她猛地抬头,双眼猩红地盯著云熙,尖著嗓子打断:“陛下!是嬪妾!是嬪妾害了那些舞姬!一切都是嬪妾的错!”
云熙故作惊讶地眨了眨眼,眼底却掠过一丝笑意:“郑姐姐……真的是你?”
皇后坐在凤椅上,指节攥得发白,眼底闪过一丝凶光。
她怎么忘了!这鸽子只棲梧桐,而这宫里,只有坤仪宫后苑种著梧桐树!
郑嬪手里握著她的把柄,定然是怕牵扯出自己,才急著认下!
长公主忽然开口,语气里带著几分探究,“本宫倒也听过这鸟,確是只棲梧桐。

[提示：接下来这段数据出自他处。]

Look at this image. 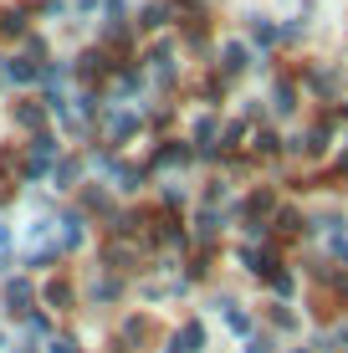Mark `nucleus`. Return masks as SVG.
Returning <instances> with one entry per match:
<instances>
[{
  "label": "nucleus",
  "mask_w": 348,
  "mask_h": 353,
  "mask_svg": "<svg viewBox=\"0 0 348 353\" xmlns=\"http://www.w3.org/2000/svg\"><path fill=\"white\" fill-rule=\"evenodd\" d=\"M6 302H10V312H26V302H31V292H26V287H21V282H16V287H10V292H6Z\"/></svg>",
  "instance_id": "f257e3e1"
},
{
  "label": "nucleus",
  "mask_w": 348,
  "mask_h": 353,
  "mask_svg": "<svg viewBox=\"0 0 348 353\" xmlns=\"http://www.w3.org/2000/svg\"><path fill=\"white\" fill-rule=\"evenodd\" d=\"M31 72H36L31 62H10V67H6V77H16V82H26V77H31Z\"/></svg>",
  "instance_id": "f03ea898"
},
{
  "label": "nucleus",
  "mask_w": 348,
  "mask_h": 353,
  "mask_svg": "<svg viewBox=\"0 0 348 353\" xmlns=\"http://www.w3.org/2000/svg\"><path fill=\"white\" fill-rule=\"evenodd\" d=\"M52 353H72V343H57V348H52Z\"/></svg>",
  "instance_id": "7ed1b4c3"
}]
</instances>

可本宫记得,宫里的梧桐树,只在坤仪宫有啊……怎么会飞到兰时殿去?”
皇后冷冷扫了长公主一眼。
这个老虔婆,何故突然站出来挑事?
萧贺夜的目光沉了下来,落在皇后身上,声音里带著威严:“皇后,这是怎么回事?”
皇后脸色微白,连忙起身屈膝:“陛下明鑑!嬪妾素来將后宫妃嬪视作亲姐妹,尤其是熹贵人,嬪妾更是打心底里喜欢,怎会害她?定是有人故意用梧桐树做文章,想污衊臣妾!”
“陛下!”冷贵人连忙站出来,语气急切,“皇后娘娘素来仁慈,后宫上下有目共睹!她绝不会用这般齷齪手段!再说,这事,宫里人都知道,若是皇后娘娘要害人,怎会用这么明显的破绽?分明是有人故意栽赃!”
或许是皇后这些年“贤德”的面具戴得太好,殿內的妃嬪们纷纷起身附和:“是啊陛下!娘娘待我们极好,绝不会做这事!”“陛下明察,定是有人想挑拨陛下与娘娘的关係!”
云熙站在一旁,嘴角勾起一抹淡笑。
皇后能让这么多人替她说话,也算是一种本事了。
萧贺夜看著跪了一地的妃嬪,心里也有些动容。
他与皇后是结髮夫妻,他没登基时,皇后便陪著他,这些年虽无浓情,却也相敬如宾。
皇后性子软,从前被祁妃和珍贵妃欺负得厉害也没怨言,確实担得起“贤德”二字。
就在这时,郑嬪“咚咚”地磕著头:“陛下恕罪!是嬪妾……是嬪妾怕查到毒粉来源,情急之下让人把毒粉塞进鸟腹的!嬪妾没注意那鸟的品种,差点牵连皇后娘娘,臣妾罪该万死!”
她牙床咬得发酸,血腥味漫上舌尖。
什么鸟腹藏毒,跟她半毛钱关係都没有!
可她不能让皇后出事,只能把这黑锅扛下来。
这笔帐,她记在云熙头上,早晚要討回来!
皇后鬆了口气,后背却依旧僵硬。
这盘棋彻底输了!不仅没打压到云熙,反而给她空出了嬪位,做了嫁衣!
云熙眼底的笑意更浓了。
她要的就是这个结果,让她们明知是冤,却不得不认,连反驳的余地都没有。